▶ Task requirements
Reproduce verbatim the lines of the material below, starting with the line containing "-Fridi Patisserie Cafe" and ending with the line containing "Наркота Устюжна Метадон", both included.

▶ Source data
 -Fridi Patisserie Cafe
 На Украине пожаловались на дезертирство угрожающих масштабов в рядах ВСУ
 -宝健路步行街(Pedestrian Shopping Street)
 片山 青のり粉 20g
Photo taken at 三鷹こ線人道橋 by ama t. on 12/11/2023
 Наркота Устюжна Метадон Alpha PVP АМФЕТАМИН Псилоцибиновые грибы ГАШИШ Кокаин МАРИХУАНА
---
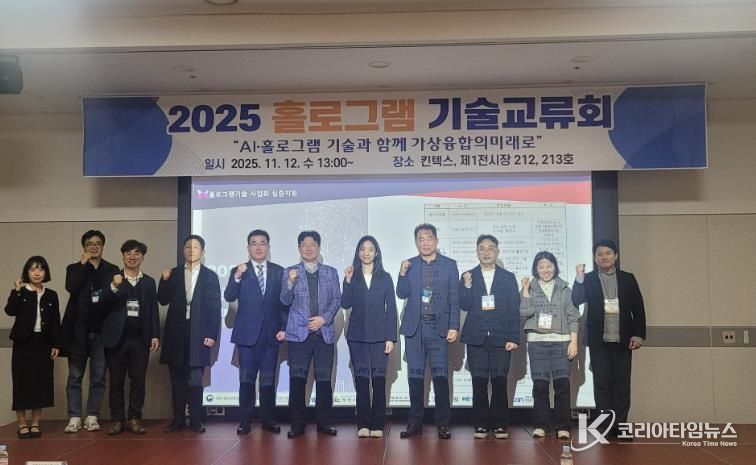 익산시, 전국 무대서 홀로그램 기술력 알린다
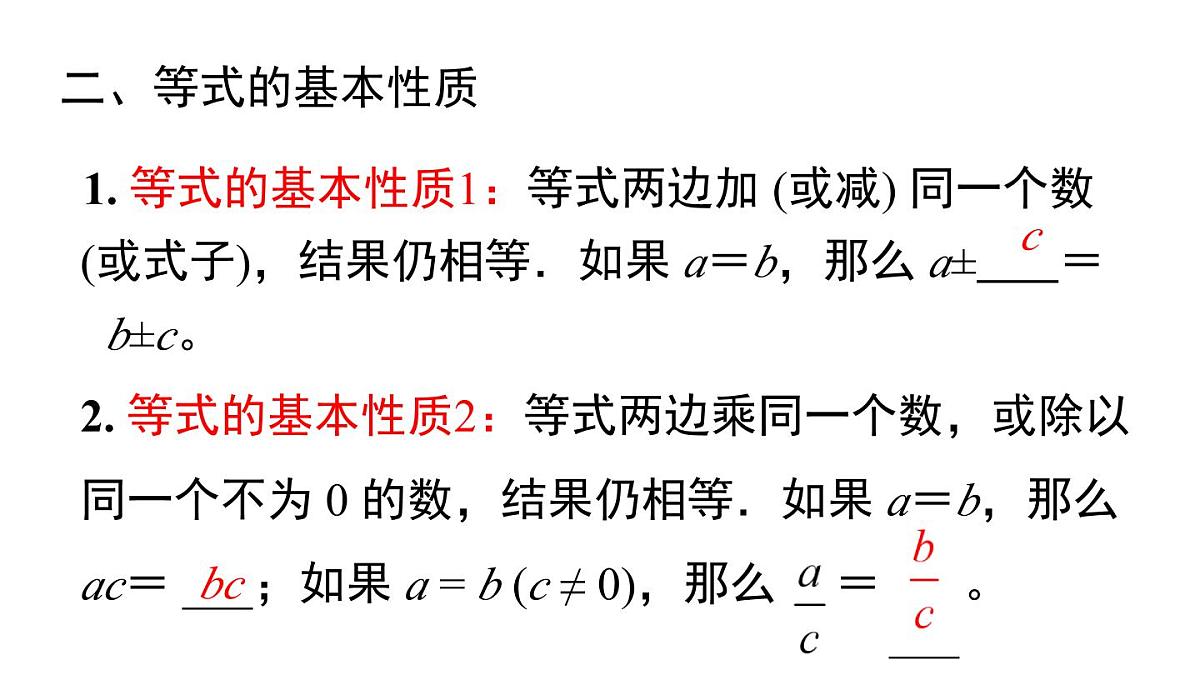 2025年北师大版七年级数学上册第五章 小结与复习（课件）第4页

▶ The answer
 -Fridi Patisserie Cafe
 На Украине пожаловались на дезертирство угрожающих масштабов в рядах ВСУ
 -宝健路步行街(Pedestrian Shopping Street)
 片山 青のり粉 20g
Photo taken at 三鷹こ線人道橋 by ama t. on 12/11/2023
 Наркота Устюжна Метадон Alpha PVP АМФЕТАМИН Псилоцибиновые грибы ГАШИШ Кокаин МАРИХУАНА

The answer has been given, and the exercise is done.